Employers Must Beware of the Duty to Accommodate | Employment and Labor Law

Employment and Labor Law | The Court of Appeal upheld a Los Angeles Superior Court jury’s conclusion that the City of Los Angeles violated the Fair Employment Housing Act (F.E.H.A). Atkins v. City of Los Angeles. The decision, awarded 5 recruit officers who sustained various injuries while training in the police academy over $12 million- including millions in future economic damages. The five recruits were assigned to light duty administrative positions until it was determined that they had recovered fully or became permanently disabled. The Department amended that policy to impose a six-month limit on how long a recruit could stay in the program. The City notified the recruits that they had to return to the Academy or face termination. The 5 recruits were unable to obtain clearance to return to the Academy, and were terminated.

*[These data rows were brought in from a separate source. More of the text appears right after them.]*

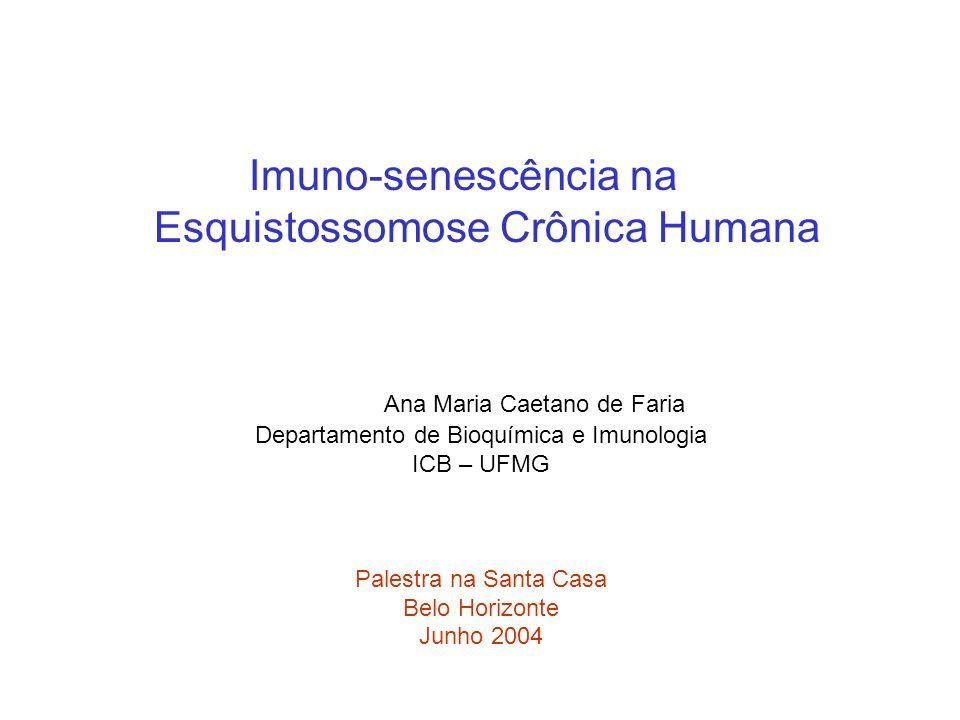 Imuno-senescência na Esquistossomose Crônica Humana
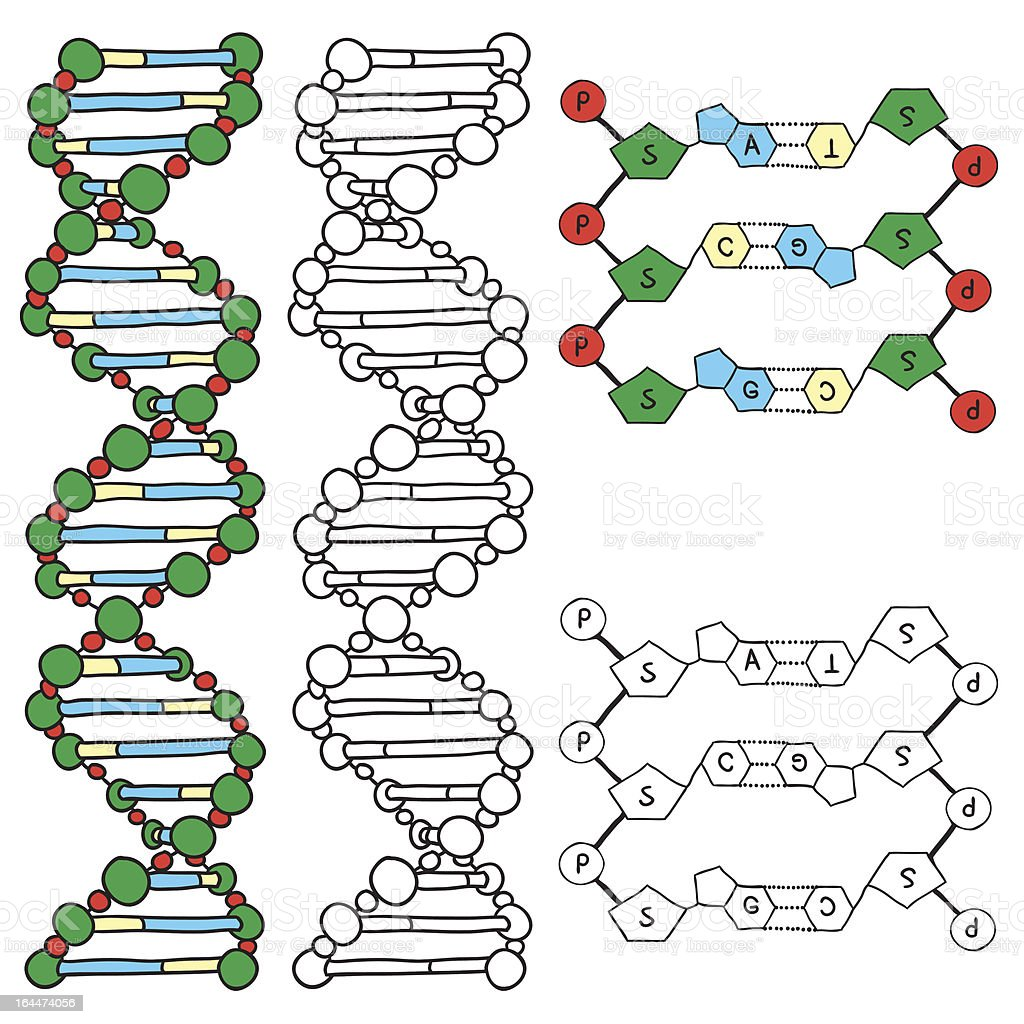 DNA model royalty-free stock vector art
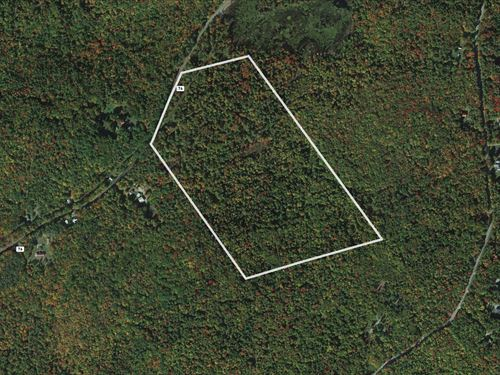 Adirondack Mountains Wooded Acres : Stony Creek : Warren County : New York
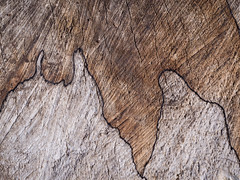 The world is full of miracles my friend ... isn't it? (martina.stang) Tags: wood abstract miracle cartoon monk treetrunk minimalism association naturalpainting naturaldrawing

The jury found that the City had discriminated against the recruit officers because of their disabilities, by failing to provide them with reasonable accommodation, and by failing to engage in the interactive process.  The City appealed the decision, arguing that the FEHA duty to accommodate does not extend to an employee who was never qualified for the position into which he or she was hired. The City further argued that the City was not under any obligation to make the light duty positions permanent or to transfer the recruits to another job within the City- because there weren’t any positions available. The Court found that the city had a duty to accommodate the injured recruits consistent with the City’s past practice. While FEHA does not require light duty accommodations, the City could not apply a policy change to the recruits, who received light duty prior to the City’s change in policy. The City effectively denied them the same accommodation provided to past recruit officers.

Upon reviewing the future economic damages award, the award was reversed. The Court held that the basis of the award was speculative. The award was based on the assumption that all 5 recruit officers, had they not been terminated- would have gone on to pass academy and have long successful careers within the department. The City will have the opportunity to retry the claim for future economic damages.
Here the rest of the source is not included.